Looking back down to his new friend, the man feels pressed to talk about the surrounding city.
'Can you help me with something that has been troubling my thoughts Alfred?' the man tentatively begins.
'Today, as I was walking around Glasgow I looked at a stately building in George Square and thought of the dissected trunk of a tree, complete with hundreds of growth rings radiating outward from the centre. Because that is what cities are aren’t they, hundreds of concrete layers building on top of each other? Take Glasgow for example, the first settlers must have constructed a few simple buildings with their bare hands, and from that small nucleus, a huge city has grown. Even now it still grows! With concrete and slate and mud we continue to grow it, adding layer upon layer. Do you understand?'
Quiet now, Alfred considers the statement. The rumble of the city is a quiet presence around the pair; it ticks over continuously, like some giant sprawling machine working in a distant land.
'I do, but I am afraid your analogy is flawed', Alfred replies.
'For you see, a city may be growing, but in the same moments of creation come moments of destruction - new buildings appear to replace old ones in a cycle of regeneration. Your process is therefore inaccurate, and we cannot seek out the city’s history using just buildings; no matter how old they are, for humans are dreadfully wasteful. They are just as fast to destroy a section of city as they are a field of trees.'
'But may I suggest something else?' the rat continues.
'If you want to look deep into the history of a city and trace back the growth, quantify those layers you speak of, then you should look to the river or more specifically the riverbed - which is the Clyde in Glasgow’s case.'
'Are you talking about what is buried in the river bed?'
'I am. And I have a slight confession to make here. For I am no ordinary rat- oh no my friend - I am a time travelling rat.
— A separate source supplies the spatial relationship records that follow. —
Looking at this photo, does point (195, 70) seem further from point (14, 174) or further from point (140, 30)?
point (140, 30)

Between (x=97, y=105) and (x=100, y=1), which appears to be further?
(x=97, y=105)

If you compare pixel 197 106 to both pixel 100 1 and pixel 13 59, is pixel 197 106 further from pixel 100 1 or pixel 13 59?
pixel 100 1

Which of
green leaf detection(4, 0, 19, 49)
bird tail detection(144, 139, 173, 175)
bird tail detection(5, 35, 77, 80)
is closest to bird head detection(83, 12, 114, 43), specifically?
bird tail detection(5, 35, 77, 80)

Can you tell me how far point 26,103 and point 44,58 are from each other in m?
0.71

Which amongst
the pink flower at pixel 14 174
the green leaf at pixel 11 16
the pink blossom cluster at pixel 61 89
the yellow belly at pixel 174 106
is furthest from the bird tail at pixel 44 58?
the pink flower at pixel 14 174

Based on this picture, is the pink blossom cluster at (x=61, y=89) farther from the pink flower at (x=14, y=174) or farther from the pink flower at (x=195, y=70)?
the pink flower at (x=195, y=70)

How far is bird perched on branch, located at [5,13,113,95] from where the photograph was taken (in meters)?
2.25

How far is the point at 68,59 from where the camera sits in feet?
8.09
While living in those muddy crevices by the Clyde in my youth, I was able to dig into days long past.'
Animated now, Alfred paces backwards and forwards along the armrest of the bench, pausing often to speak with heightened excitement.
'Using a buried network of old sewage pipes I dug deeper into the riverbed. Descending through those layers of sediments and muck, I was moving into the past, for the riverbed records time, it captures whatever surrounding growth is occurring.'
'I found all manner of objects down there, pieces of steel shrapnel from the ship building days to artefacts of clay pottery from before that, and even carved stones – probably used to steady the river banks by the earliest settlers.'
The man listens intently and takes his time considering everything the rat has spoken of, eventually providing Alfred’s perked, expectant ears with a response.
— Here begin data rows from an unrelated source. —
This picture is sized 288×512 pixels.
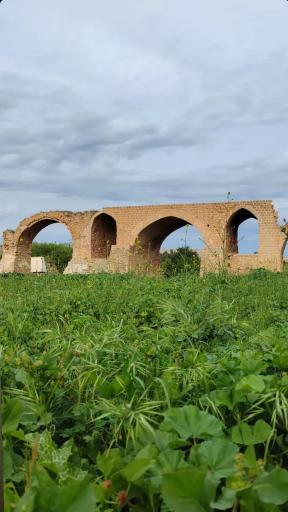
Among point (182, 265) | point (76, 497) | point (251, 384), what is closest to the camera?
point (76, 497)

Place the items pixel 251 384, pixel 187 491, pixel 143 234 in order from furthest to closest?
pixel 143 234 < pixel 251 384 < pixel 187 491

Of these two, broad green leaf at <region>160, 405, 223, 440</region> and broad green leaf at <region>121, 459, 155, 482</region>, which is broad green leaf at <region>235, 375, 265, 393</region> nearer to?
broad green leaf at <region>160, 405, 223, 440</region>

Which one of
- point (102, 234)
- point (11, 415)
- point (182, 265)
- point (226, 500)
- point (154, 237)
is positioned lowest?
point (226, 500)

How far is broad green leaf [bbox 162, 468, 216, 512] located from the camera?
1.38 m

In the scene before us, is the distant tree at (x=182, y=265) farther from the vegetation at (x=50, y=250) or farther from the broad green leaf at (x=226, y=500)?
the vegetation at (x=50, y=250)

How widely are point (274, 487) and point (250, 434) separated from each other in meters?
0.48

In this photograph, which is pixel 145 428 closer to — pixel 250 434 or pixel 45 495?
pixel 250 434

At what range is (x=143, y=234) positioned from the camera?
85.3 ft

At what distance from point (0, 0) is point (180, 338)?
2801 mm

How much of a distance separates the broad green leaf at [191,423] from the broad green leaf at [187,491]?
432 millimetres

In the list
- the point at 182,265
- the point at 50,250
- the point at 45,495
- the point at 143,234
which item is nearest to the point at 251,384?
the point at 45,495

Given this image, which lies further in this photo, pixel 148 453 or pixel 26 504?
pixel 148 453

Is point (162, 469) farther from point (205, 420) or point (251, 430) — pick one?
point (251, 430)

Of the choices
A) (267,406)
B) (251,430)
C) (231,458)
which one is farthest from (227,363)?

'So, we could say that these layers of sediment are closer to the growth rings of the tree I described earlier?'
'Yes, I believe so.'
Pleased, the man relaxes and smiles at his companion. The headlights of a passing car brighten their surroundings and Finsey takes flight from his column, a final squawk ringing out into the night. The man senses that his time with the rat is coming to an end.
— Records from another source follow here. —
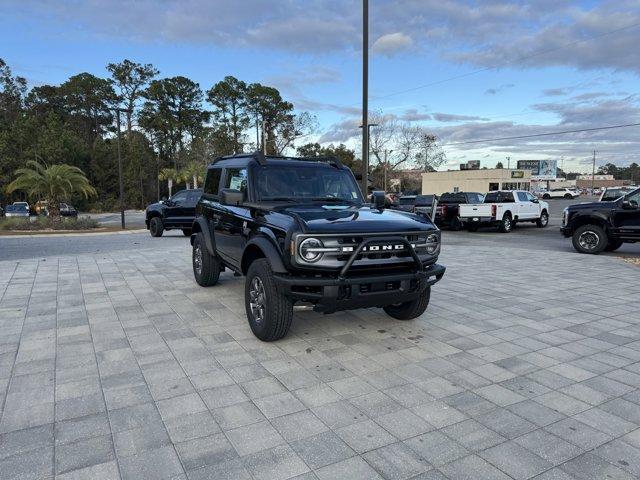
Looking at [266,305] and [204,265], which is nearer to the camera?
[266,305]

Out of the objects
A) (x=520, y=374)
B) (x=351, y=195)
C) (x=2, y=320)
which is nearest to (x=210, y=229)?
(x=351, y=195)

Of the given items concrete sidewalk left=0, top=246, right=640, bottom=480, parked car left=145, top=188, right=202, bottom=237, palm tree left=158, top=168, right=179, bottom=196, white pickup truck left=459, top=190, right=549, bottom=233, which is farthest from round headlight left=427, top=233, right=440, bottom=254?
palm tree left=158, top=168, right=179, bottom=196

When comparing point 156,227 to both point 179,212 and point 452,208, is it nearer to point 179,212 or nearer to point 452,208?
point 179,212

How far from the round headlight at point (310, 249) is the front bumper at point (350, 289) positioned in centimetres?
19

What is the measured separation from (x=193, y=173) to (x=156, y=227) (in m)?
32.8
'You are without doubt the wisest and most personable rat I have ever met, but I guess that we shall not meet again?'
'I am afraid so my friend.'
And with that Alfred leaps from the armrest to the ground, then scuttles to the decaying building from which he appeared.
After watching the rodent leave, the man walks to the nearby stone column. At the base, the wind has gathered a pile of wet decomposing leaves. The man picks one up then holds it in his fingers against the horizon, and lights from the city illuminate the delicate veins branching across the leaf.